Easy peasy. So easy, you didn’t even need to think about it.
That’s how it used to be in my room, too.
Not so much anymore since some mechanism or other on my ceiling fan got stuck a few years ago, and the solution to this, somehow, was the addition of a remote control.
Now the scenario goes like this: flick the light-switch up, locate the remote control, press the light button on the remote control. That turns the light on.
But once the light is on, there’s no promise of it staying on. Leave it be for a few hours, and it might stay on for the whole time, but it might not. I don’t know how, when left to its own devices, it decides when it will or will not turn on or off. After turning it on via remote, it might stay on for an hour or two before turning off. Then it might turn back on after fifteen minutes, or two hours, or something. I don’t know. There’s no distinguishable pattern that I can discern.
It’s not just the light function either. The fan will turn off and on when it wants to, too. I might fall asleep one winter night having turned off the light via remote, to wake up several hours later with the light on and the fan on, full speed (there are three). Or, during a summer heat wave, I might fall asleep with the light off and the fan on, and wake up to the light on and the fan off, or the fan at some other speed.
Nothing has turned on or off by its own volition when the light-switch has been flicked in the “off” position, though. That’d be the day I’d thoroughly freak out.
I don’t know why it does this.

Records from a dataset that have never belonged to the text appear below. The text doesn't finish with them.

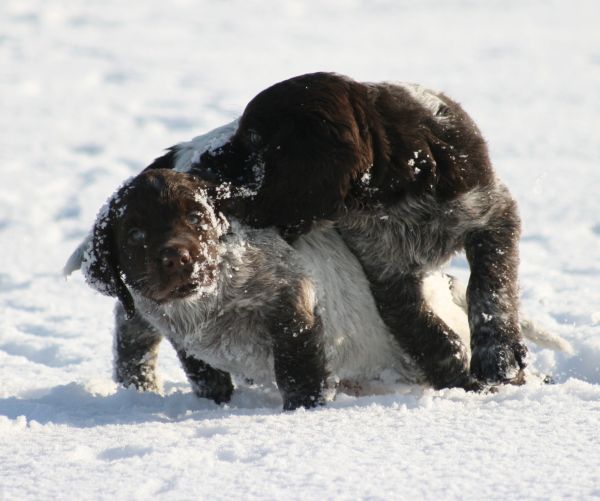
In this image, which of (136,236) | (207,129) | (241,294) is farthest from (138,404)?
(207,129)

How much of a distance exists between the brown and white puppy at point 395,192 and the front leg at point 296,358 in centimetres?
39

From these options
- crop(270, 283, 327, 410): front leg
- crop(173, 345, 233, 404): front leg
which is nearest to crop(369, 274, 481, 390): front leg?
crop(270, 283, 327, 410): front leg

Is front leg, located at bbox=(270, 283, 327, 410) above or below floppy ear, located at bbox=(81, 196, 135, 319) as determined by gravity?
below

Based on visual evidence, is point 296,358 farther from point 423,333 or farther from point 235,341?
point 423,333

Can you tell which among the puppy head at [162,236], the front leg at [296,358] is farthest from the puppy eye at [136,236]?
the front leg at [296,358]

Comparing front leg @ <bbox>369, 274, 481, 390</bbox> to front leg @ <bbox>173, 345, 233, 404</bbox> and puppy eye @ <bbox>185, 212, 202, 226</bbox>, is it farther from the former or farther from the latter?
puppy eye @ <bbox>185, 212, 202, 226</bbox>

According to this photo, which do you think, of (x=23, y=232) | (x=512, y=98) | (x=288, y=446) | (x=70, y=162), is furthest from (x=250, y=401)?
(x=512, y=98)

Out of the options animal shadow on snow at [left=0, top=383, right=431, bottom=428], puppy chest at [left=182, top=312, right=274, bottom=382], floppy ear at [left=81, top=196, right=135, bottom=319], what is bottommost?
animal shadow on snow at [left=0, top=383, right=431, bottom=428]

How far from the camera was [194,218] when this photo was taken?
15.6 feet

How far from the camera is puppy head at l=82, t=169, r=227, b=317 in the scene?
462 cm

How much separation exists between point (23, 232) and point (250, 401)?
516 cm

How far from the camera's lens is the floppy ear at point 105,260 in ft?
16.0

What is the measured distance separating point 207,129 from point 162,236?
328 inches

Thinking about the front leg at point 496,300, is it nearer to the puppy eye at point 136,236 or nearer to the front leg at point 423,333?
the front leg at point 423,333
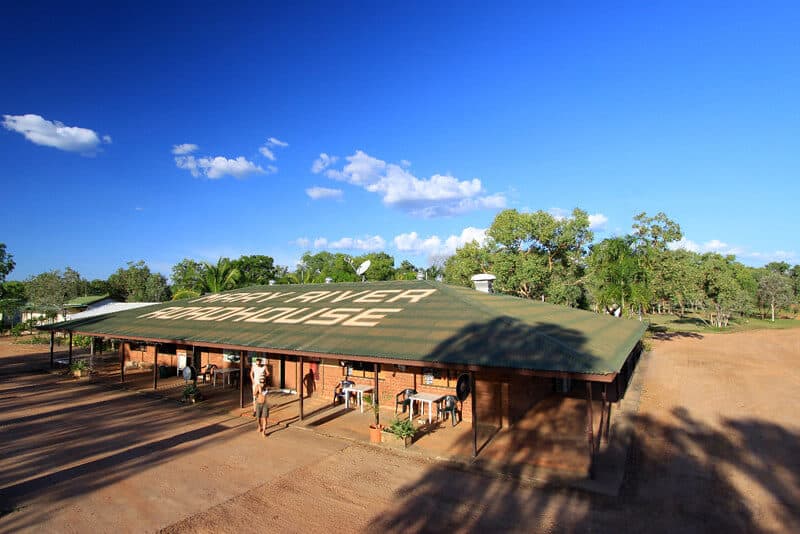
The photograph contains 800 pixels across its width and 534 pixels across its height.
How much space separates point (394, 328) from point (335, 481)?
437 cm

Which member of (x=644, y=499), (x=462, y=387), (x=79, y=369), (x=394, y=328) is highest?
(x=394, y=328)

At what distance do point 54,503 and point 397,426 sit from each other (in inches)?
262

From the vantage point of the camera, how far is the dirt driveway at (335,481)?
21.9 ft

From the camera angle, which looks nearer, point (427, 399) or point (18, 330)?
point (427, 399)

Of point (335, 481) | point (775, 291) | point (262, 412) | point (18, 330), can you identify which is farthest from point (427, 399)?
point (775, 291)

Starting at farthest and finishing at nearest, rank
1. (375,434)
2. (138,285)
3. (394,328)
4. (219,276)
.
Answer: (138,285) < (219,276) < (394,328) < (375,434)

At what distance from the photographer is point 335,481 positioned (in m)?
8.18

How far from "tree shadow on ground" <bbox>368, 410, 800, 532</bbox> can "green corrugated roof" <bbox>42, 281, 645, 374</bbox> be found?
222 cm

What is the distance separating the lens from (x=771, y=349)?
26844 millimetres

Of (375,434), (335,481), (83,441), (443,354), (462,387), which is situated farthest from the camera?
(83,441)

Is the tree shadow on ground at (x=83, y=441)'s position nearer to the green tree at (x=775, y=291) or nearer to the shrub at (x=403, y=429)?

It never used to before the remote control was added. No one has any definitive answers for me on the issue, and that’s okay. Even if I’m a big First World girl, I am a Big Girl, and I can deal with it. It doesn’t require an extreme exercise of patience.

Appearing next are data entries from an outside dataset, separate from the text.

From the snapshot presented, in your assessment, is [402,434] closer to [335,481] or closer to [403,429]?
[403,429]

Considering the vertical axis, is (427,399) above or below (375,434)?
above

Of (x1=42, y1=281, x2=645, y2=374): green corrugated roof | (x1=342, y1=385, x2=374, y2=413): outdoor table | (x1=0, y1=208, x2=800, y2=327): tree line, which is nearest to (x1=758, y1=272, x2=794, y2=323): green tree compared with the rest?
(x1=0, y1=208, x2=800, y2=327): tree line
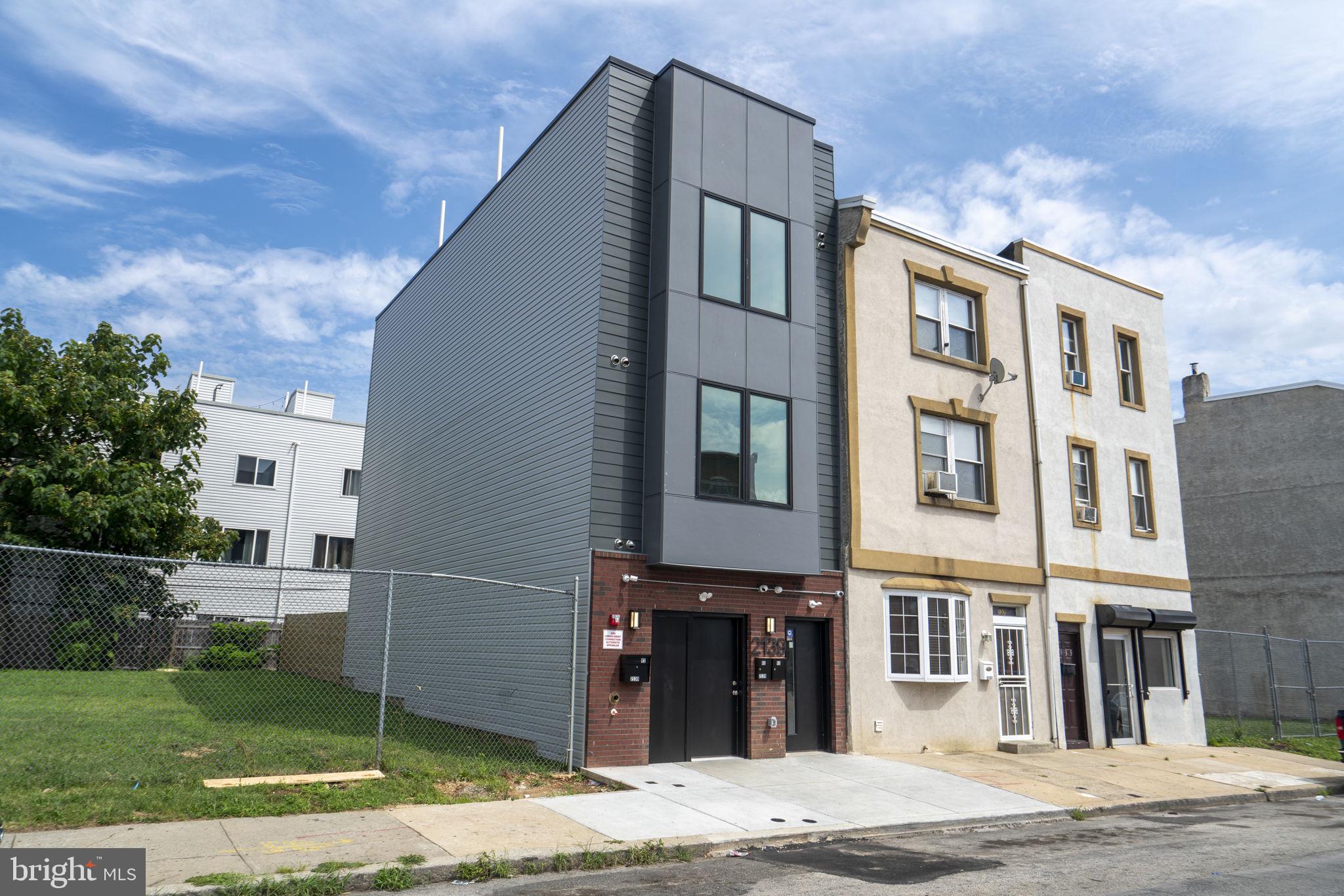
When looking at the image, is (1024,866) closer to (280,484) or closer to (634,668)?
(634,668)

The first half of the battle, when it comes to mediating this, is especially easy. I just have to know where the remote control is. That way, when the light goes out, it doesn’t have to stay off for long. It’s also not difficult to make and maintain the routine of returning it to the top of the dresser, which is by the door and therefore the switch.
The second half of the battle isn’t terrible either, but it is slightly more difficult, because it’s a matter of not taking it personally. When I say this, remember that I’m a Christian, and that this is real for me. Because when is say “not take it personally”, I mean, not jumping to conclusions that it’s some gesture of spiritual warfare every time the lights go out when I’m reading.
For example, earlier this evening, I was in the middle of a paragraph in which an author was talking about when ideas of communism and fascism are not seeds for revolution, when the lights went out. For the first few seconds in the dark, I sat with the vivid thought in mind, either God or Satan doesn’t want me thinking about revolution. Which one is it, and why? Which is fine to an extent, but I’m also the kind of person who might indulge in mulling over this question until I eventually, unintentionally tease a series of conspiracies out of it, which are more likely to be productions of my imagination than divine revelation, and I will treat them too, too much like the latter.
If I viewed my entire life from the lens of conspiracy, or even just the parts of my life the are relevant to my ceiling fan, I don’t think I would live very long before dying from a heart attack.
So I try not to take it personally when the lights go off when I’m reading, or get offended like my fan turning on in the dead of winter is God’s idea of a practical joke.